[Start of section]
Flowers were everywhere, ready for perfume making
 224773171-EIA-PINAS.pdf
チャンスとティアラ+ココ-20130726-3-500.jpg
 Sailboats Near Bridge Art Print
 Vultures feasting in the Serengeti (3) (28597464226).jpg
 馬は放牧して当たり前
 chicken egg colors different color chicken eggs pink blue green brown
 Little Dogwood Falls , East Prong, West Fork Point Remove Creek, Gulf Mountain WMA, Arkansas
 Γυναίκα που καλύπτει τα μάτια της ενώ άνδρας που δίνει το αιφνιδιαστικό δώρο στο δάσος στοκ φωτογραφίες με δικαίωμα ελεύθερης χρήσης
[End of section]
ASSIGNED TASK: Everything in the listing should be given again word for word.

ANSWER BELOW:
Flowers were everywhere, ready for perfume making
 224773171-EIA-PINAS.pdf
チャンスとティアラ+ココ-20130726-3-500.jpg
 Sailboats Near Bridge Art Print
 Vultures feasting in the Serengeti (3) (28597464226).jpg
 馬は放牧して当たり前
 chicken egg colors different color chicken eggs pink blue green brown
 Little Dogwood Falls , East Prong, West Fork Point Remove Creek, Gulf Mountain WMA, Arkansas
 Γυναίκα που καλύπτει τα μάτια της ενώ άνδρας που δίνει το αιφνιδιαστικό δώρο στο δάσος στοκ φωτογραφίες με δικαίωμα ελεύθερης χρήσης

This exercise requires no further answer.